For at least the past 5 years, we’ve been fixated on efficiency. We’ve introduced single-sourcing and XML-based authoring to reduce the time it takes to develop information. We’ve
been all about doing more with less. But what impact has all this efficiency had on the customers. In too many instances, it’s had no impact at all.
Efficiency gains may have little effect on usability or customer satisfaction. How many of our current innovations have been aimed at improving the information we prepare for customers?
A Serious Lack of Innovation
So—how has this sad state of affairs come to be? I argue that it’s not merely a factor of “too much to do, not enough time.” It’s a problem of leadership.
As managers, we’re consumed by a commitment to efficiency in performing the everyday tasks in our organizations. We manage effectively, introducing new tools and methods, streamlining editing and production tasks, eliminating anything we can get away with (good indexes, developmental editing, even basic copyediting). We have to get the basics right before we can move to something new, but there never seems to be enough time to initiate information innovations.
As leaders, we know that the status quo is definitely not good enough. If we don’t meet our customers’ changing needs, if we don’t help sell the product by reducing the mean time for customers to achieve an acceptable level of productivity with our products, we simply aren’t doing anything that will win customer accolades and help secure our jobs.
Look around at the staff members. Are they being exposed to innovations in information design and delivery? Do they attend conferences, workshops, or webinars? Are they encouraged to learn what the competitors are doing or what the best in class have up their sleeves?

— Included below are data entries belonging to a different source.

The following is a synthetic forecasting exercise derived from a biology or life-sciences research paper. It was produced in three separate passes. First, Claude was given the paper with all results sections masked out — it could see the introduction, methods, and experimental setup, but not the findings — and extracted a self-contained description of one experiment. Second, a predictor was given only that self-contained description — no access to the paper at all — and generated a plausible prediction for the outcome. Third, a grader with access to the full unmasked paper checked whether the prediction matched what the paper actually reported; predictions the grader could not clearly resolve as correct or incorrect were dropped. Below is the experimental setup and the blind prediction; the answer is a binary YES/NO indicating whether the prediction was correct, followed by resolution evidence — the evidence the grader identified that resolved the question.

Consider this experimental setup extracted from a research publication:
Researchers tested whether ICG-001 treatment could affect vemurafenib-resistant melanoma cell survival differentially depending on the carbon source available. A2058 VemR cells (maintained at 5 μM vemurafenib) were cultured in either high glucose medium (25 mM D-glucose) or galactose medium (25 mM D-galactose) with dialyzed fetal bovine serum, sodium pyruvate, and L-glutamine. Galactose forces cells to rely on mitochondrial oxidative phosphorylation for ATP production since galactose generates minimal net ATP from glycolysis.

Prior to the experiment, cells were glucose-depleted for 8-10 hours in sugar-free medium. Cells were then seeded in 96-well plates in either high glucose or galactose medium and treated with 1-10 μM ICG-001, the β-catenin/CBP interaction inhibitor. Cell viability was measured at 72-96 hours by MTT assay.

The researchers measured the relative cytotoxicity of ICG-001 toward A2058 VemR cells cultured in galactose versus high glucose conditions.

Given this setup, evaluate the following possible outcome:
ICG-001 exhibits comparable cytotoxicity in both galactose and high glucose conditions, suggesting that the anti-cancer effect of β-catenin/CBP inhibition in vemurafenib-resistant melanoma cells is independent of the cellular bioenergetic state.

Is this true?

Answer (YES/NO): YES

Many technical writers come to the field with no previous exposure to information design. They can happily continue to do the jobs they were hired to do without exposure to innovations in information design. Many staff members view their jobs as just that—jobs. They continue to do the same work they have always done, updating the same volumes, adding to the same help systems, and going home at five o’clock. It never occurs to them to experiment or recommend a new approach.
The Solution—Promote Innovation
As a leader in your organization, you certainly cannot be solely responsible for innovation. But you owe it to your staff and to your customers to find ways to deliver better information in better ways.
If you attend outside activities, bring the ideas you’ve been exposed to back into your organizations. Set up work groups and give them responsibility to investigate innovative ideas, better understand customer needs, or collaborate with other customer-facing groups. Work really hard to get funding to send interested staff members to meetings, workshops, or even online webinars that focus on innovations in information design (not just new tools).